To assess whether multiple listed candidates have a decreased likelihood of waitlist death or increased likelihood of transplant, two Cox proportional hazards models stratified by the matched one ML: four SL sets were fit in the matched dataset, one for the waitlist outcome of death, and another for the waitlist outcome of transplant. The primary exposure of interest was whether the candidate was multiple listed. Waitlist outcomes were determined by the SRTR reported removal code. Candidates removed from the waitlist for being too sick for transplant were considered to have the same outcome as those removed for death. Time 0 for both the SL and ML candidates was set as the time of multiple listing for the ML patient in the matched set; this study design approach was chosen to reduce bias as comparable candidates would be evaluated during the follow-up period when candidates are multiple listed.

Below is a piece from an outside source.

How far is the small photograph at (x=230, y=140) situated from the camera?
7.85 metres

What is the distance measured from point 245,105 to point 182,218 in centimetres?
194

Candidates who were removed from the list in error, not in contact with their center, listed by a program that was inactive for at least 2 years, transferred to another center, removed from the list for an unspecified reason, or remained alive on the waitlist were right censored. Candidates were followed until the event of interest or until right censoring. SL candidates who were not matched to a ML candidate were not included in this analysis. Models were adjusted for status of multiple listing, age at listing, gender, race, initial listing LAS, height, blood type, antibody crossmatch requirement, single/bilateral lung preference, OPTN region, insurance type, and median household income. The proportional hazards assumption was assessed by visual examination of Schoenfeld residual plots and Kaplan-Meier plots.

In exploratory secondary analyses, we fit our primary models to a subset of the matched candidates where the multiple listing candidates had higher medical urgency as indicated by a listing LAS of at least 40. In sensitivity analyses, we additionally adjusted the multivariable logistic regression by initial listing OPTN region and functional status and the primary and secondary waitlist outcome analyses by functional status.

All statistical analyses were performed with R 3.1.3.[15] To address missing data, imputations were applied to all models. Multiple imputations were used in the Cox proportional hazards model and the logistic regression models where we calculated confidence intervals (CI). A single imputation was used in the model used to create the propensity scores. Matching was performed using the R package "Matching" and multiple imputations were performed with the "mice" package.[16,17] All tests were two sided and conducted at the 0.05 significance level and all model estimates are shown with 95% CI.